The authors note that the patient presented at age 4.5 years with cutaneous and mucosal bleeding. He had a decreased platelet count, with normal hemoglobin levels and white blood cell counts. His platelet level returned to average 10 days after treatment with a single dose of intravenous immunoglobulin. 

On review of the patient's medical history, he was found to have been hospitalized twice before, with similar signs and symptoms, in 2010 and 2012. It was noted that all three admissions occurred within one week of immunization with the trivalent inactivated influenza vaccine. 

In 2011, the patient did not receive the annual influenza immunization, and no symptoms of ITP were seen. It was advised that the child discontinue annual influenza vaccinations. No further recurrences have been reported. "To the best of our knowledge, this report is the first showing, with high probability, the influenza vaccine as a cause for ITP in a pediatric patient," the authors write.
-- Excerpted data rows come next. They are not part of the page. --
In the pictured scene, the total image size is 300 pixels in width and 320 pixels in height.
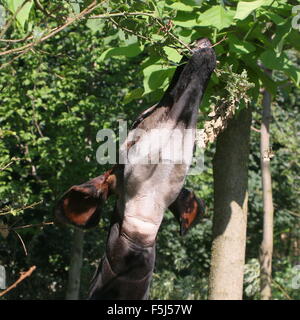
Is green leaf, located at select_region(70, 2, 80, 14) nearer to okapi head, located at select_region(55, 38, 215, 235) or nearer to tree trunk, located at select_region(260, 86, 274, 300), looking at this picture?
okapi head, located at select_region(55, 38, 215, 235)

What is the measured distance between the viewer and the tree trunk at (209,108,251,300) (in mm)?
5562

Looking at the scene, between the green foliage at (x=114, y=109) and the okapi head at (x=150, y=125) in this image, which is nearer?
the okapi head at (x=150, y=125)

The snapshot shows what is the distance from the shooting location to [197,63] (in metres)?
2.73

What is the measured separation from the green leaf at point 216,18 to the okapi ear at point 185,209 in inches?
61.5

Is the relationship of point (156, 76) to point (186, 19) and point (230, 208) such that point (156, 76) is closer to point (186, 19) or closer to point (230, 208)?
point (186, 19)

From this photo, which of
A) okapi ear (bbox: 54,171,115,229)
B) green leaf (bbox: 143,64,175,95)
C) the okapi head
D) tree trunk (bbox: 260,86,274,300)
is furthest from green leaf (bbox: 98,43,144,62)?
tree trunk (bbox: 260,86,274,300)

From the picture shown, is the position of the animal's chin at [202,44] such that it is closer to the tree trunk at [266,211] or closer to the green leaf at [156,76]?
the green leaf at [156,76]

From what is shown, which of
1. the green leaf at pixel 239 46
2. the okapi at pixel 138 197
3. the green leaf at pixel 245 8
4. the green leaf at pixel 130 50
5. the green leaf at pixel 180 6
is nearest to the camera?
the okapi at pixel 138 197

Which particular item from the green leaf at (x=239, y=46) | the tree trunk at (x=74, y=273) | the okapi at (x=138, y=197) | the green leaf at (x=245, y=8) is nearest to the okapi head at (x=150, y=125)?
the okapi at (x=138, y=197)

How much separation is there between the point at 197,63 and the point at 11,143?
26.6 ft

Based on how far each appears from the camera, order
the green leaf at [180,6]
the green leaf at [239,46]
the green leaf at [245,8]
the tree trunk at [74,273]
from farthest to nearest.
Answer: the tree trunk at [74,273]
the green leaf at [239,46]
the green leaf at [180,6]
the green leaf at [245,8]

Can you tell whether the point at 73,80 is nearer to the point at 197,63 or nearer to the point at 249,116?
A: the point at 249,116

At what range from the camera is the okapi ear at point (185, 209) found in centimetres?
280

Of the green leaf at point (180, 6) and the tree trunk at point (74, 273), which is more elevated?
the green leaf at point (180, 6)
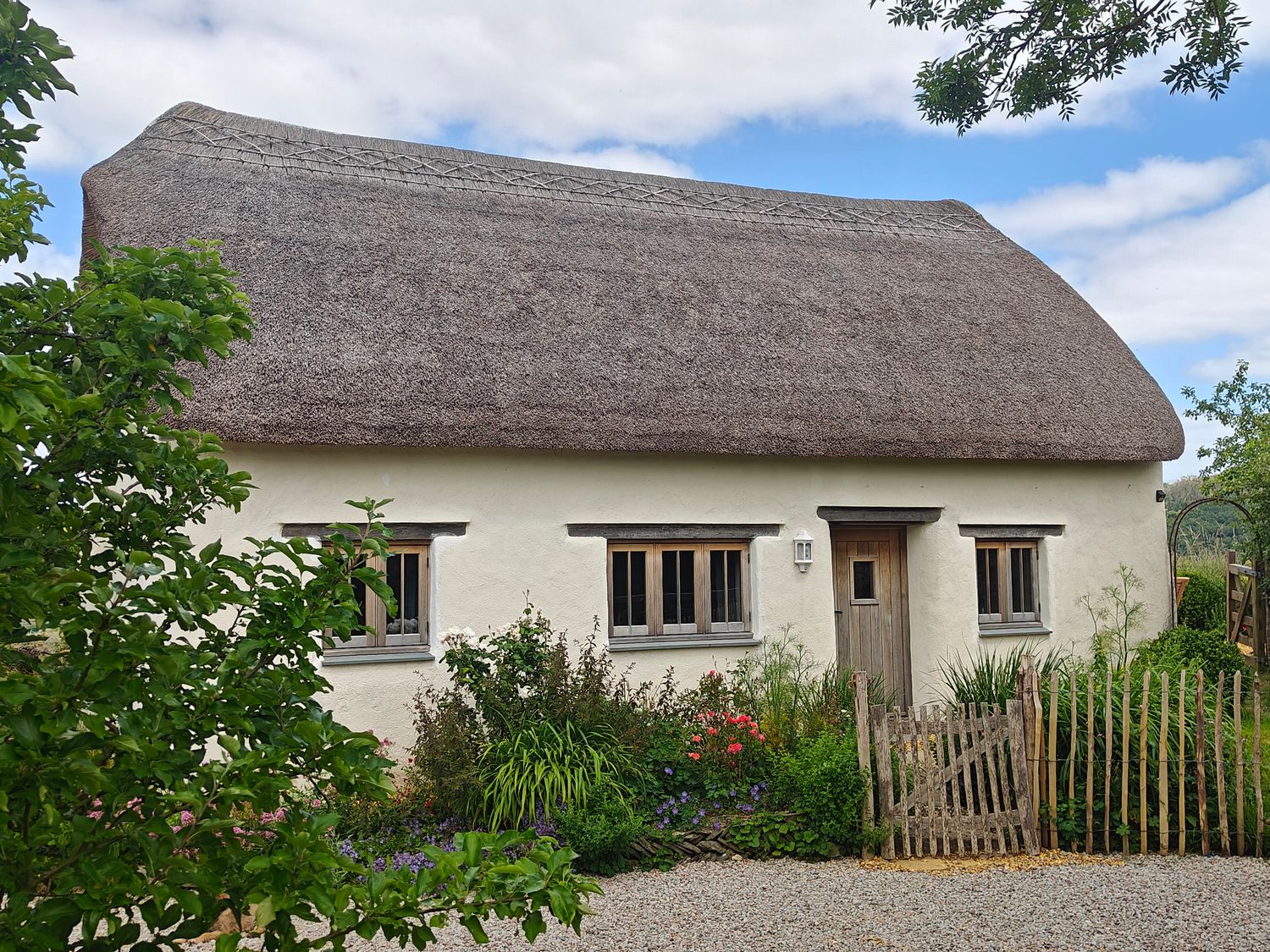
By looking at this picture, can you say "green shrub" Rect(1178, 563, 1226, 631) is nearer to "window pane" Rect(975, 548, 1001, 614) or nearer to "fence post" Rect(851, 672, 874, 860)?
"window pane" Rect(975, 548, 1001, 614)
Immune thrombocytopenia (ITP) of childhood (previously known as idiopathic thrombocytopenic purpura) is characterized by isolated, immune-mediated thrombocytopenia (blood platelet count <100 000/µL) with an otherwise normal blood cell count. 

Affecting gastrointestinal and genitourinary tracts

Almost all patients diagnosed with ITP have signs of cutaneous bleeding (petechiae, purpura, and ecchymoses). Mucosal bleeding can occur in as many as 40% of children, usually involving the nasal passages and buccal and gingival surfaces

Less often, the gastrointestinal and genitourinary tracts are affected. Serious bleeding occurs in ∼3% of children with ITP. The most feared manifestation, intracranial hemorrhage, may develop in ∼0.5%.

The majority of pediatric ITP cases resolve within 3 months. Some children will have the persistent form of ITP, defined by failure to achieve spontaneous remission or to maintain remission without treatment, lasting between 3 and 12 months. Approximately 20% of children and the majority of adults develop chronic ITP, defined by ITP lasting ≥12 months.

In ∼60% of cases, there is a history of an earlier infection within the past month, but a specific pathogenic trigger is only rarely discovered. A minimal increased risk of developing ITP in the 6 weeks after a measles-mumps-rubella (MMR) vaccination has been shown. To the best of our knowledge, influenza vaccination has not convincingly been shown to trigger ITP to date.